→ BRIEF: Continue the account of Raziya's rise to the Delhi throne, picking up after its final sentence.

---------- TEXT PROVIDED

Meanwhile Shah Turkan, ‘in blind fury and vindictiveness’, set about avenging the indignities that she had suffered in the royal harem at the hands of the high-born wives of Iltutmish, by putting some of them to death in an ignominious manner, and by subjecting others to various gross humiliations. She even blinded a young son of Iltutmish and had him later put to death, fearing that he might grow up to be a threat to Firuz. She also hatched a plot to kill Raziya. In that environment of gross misrule several provincial governors broke out in rebellion, and when Firuz marched out against them, Raziya cleverly manipulated public sentiment in Delhi and incited a popular uprising against Shah Turkan. The people of Delhi, writes Siraj, ‘rose and … seized the royal palace and made the mother of the sultan a prisoner.’ And when Firuz, deserted by many of his officers, returned to Delhi, he too was imprisoned, and presently put to death. The reign of Firuz, according to Siraj, lasted just six months and twenty-eight days.
RAZIYA WAS THEN proclaimed the sultan by public acclaim. According to Isami, a mid-fourteenth century chronicler, when Firuz was overthrown, and the nobles were discussing to whom they should give the crown, Raziya, ‘waved her scarf from a window and said to them, ‘Here I am, the daughter of his majesty; the crown befits my head. It was I whom the king had chosen as his heir-apparent … Since you set the crown on the head of another person against the king’s orders, you have came to grief … [Give the crown to me for a few years to test my ability.] Should I acquit myself as a ruler better than a man, you might keep me on the throne. Should you see things otherwise, you may remove the crown from my head and give it to whomsoever you please … [On hearing Raziya, the nobles concluded that] a daughter is better than an ill-bred son. Many a woman has been the vanquisher of men in battle; many a man has owed his position to a woman. If this daughter of the king is raised to the throne … she would prove to be better than the sons of the king.’ So they offered the throne to Raziya. And in November 1236 she ascended the throne, assumed the title Raziya-ud-din, and issued coins bearing that title.

--------------------
---------- SUPPLIED DATA

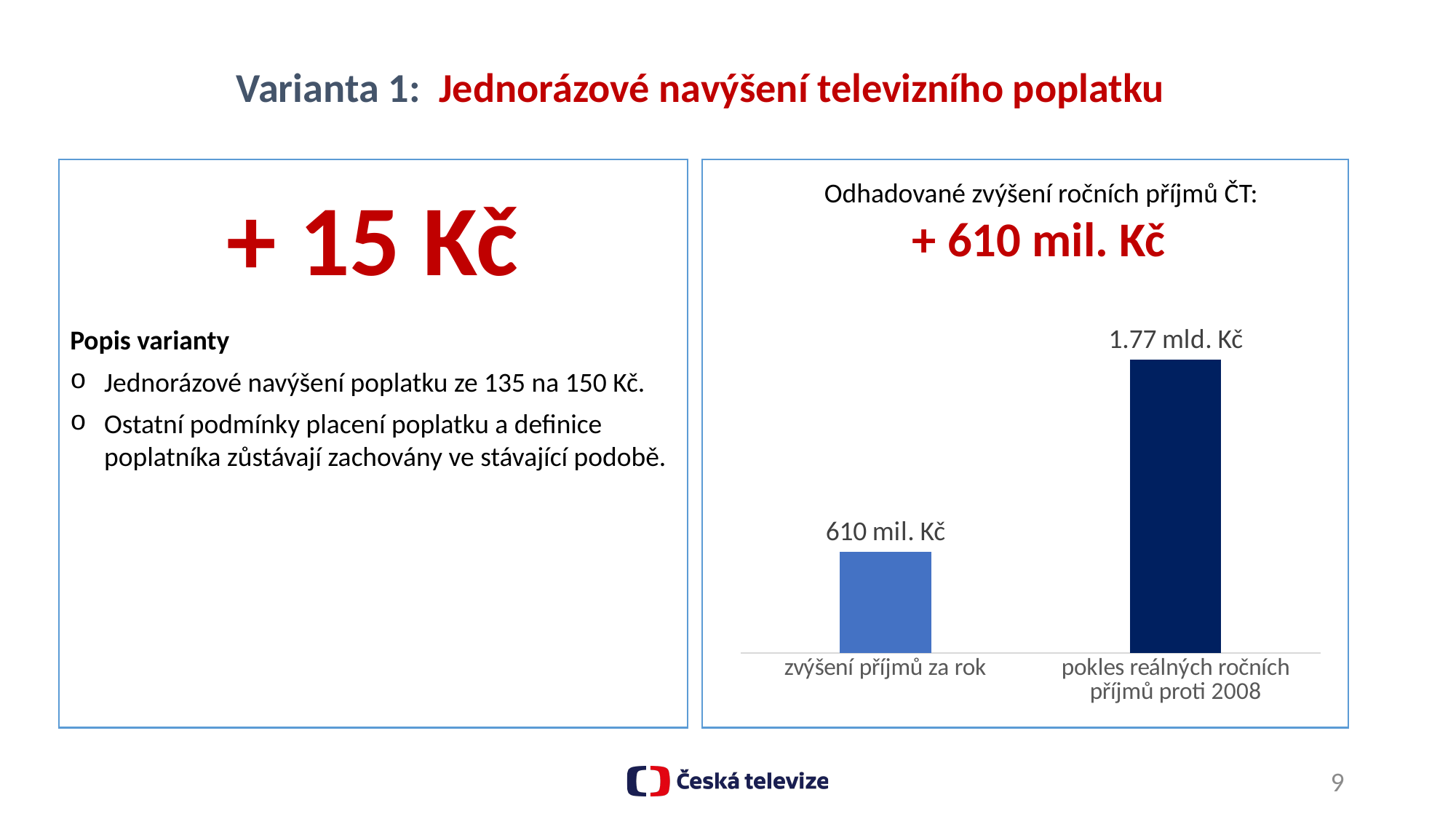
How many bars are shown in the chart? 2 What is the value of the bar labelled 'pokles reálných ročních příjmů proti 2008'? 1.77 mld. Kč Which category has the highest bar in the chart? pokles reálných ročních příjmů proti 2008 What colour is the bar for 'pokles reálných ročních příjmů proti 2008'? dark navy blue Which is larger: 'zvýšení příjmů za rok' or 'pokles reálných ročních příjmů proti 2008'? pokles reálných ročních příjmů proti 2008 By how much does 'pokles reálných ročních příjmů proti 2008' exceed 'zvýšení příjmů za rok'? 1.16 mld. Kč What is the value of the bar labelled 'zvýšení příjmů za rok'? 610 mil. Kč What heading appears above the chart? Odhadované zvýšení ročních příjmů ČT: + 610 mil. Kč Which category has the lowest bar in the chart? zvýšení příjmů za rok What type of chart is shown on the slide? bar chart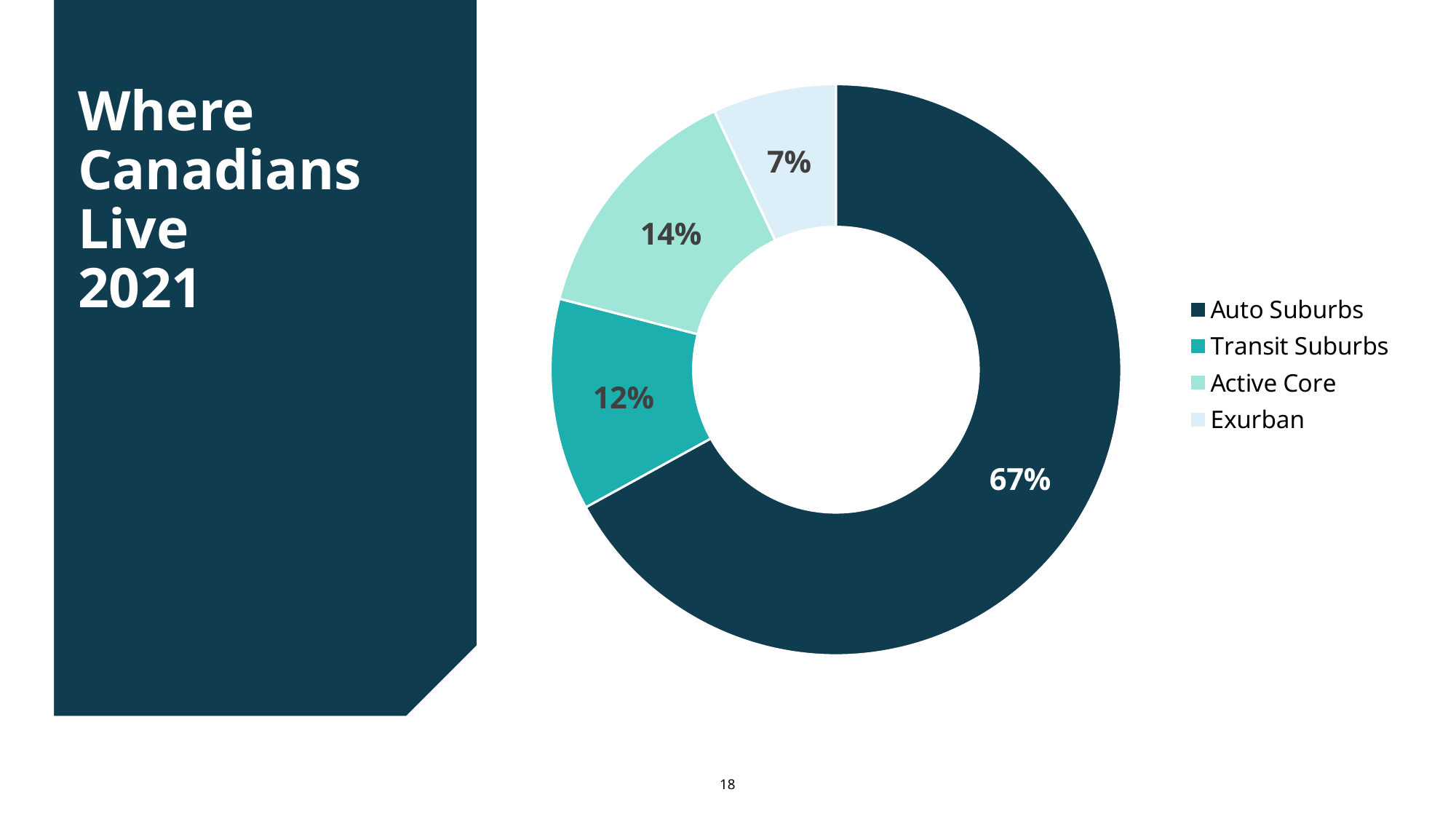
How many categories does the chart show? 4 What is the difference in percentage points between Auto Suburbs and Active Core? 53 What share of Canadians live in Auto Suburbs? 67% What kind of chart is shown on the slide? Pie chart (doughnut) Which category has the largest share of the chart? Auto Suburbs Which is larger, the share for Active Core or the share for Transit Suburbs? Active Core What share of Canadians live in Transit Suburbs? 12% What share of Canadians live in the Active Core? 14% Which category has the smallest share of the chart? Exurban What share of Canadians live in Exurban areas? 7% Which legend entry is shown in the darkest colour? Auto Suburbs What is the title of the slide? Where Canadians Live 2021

--------------------

→ ANSWER TO THIS TASK:
But Raziya’s accession was resented by some of the provincial governors, who then threateningly converged on Delhi with their armies. But Raziya managed to sow dissension among the governors, so the confederacy collapsed before it could do any harm, and the confederate nobles scattered. Several of the fleeing nobles were then captured and executed by royal officers. Raziya’s energy and decisiveness in dealing with the crisis earned the admiration of several of the vacillating nobles, and won them over to her side.
Raziya then broke free from the conventional constraints of harem ladies, and one day three years after her accession, ‘threw off the dress and veil of women, put on a tunic and cap, and thus appeared in public. When she rode on elephant all men clearly saw her,’ records Siraj. And ‘she rode on horseback as men ride, armed with a bow and quiver, and surrounded by courtiers. She did not veil her face,’ adds Battuta.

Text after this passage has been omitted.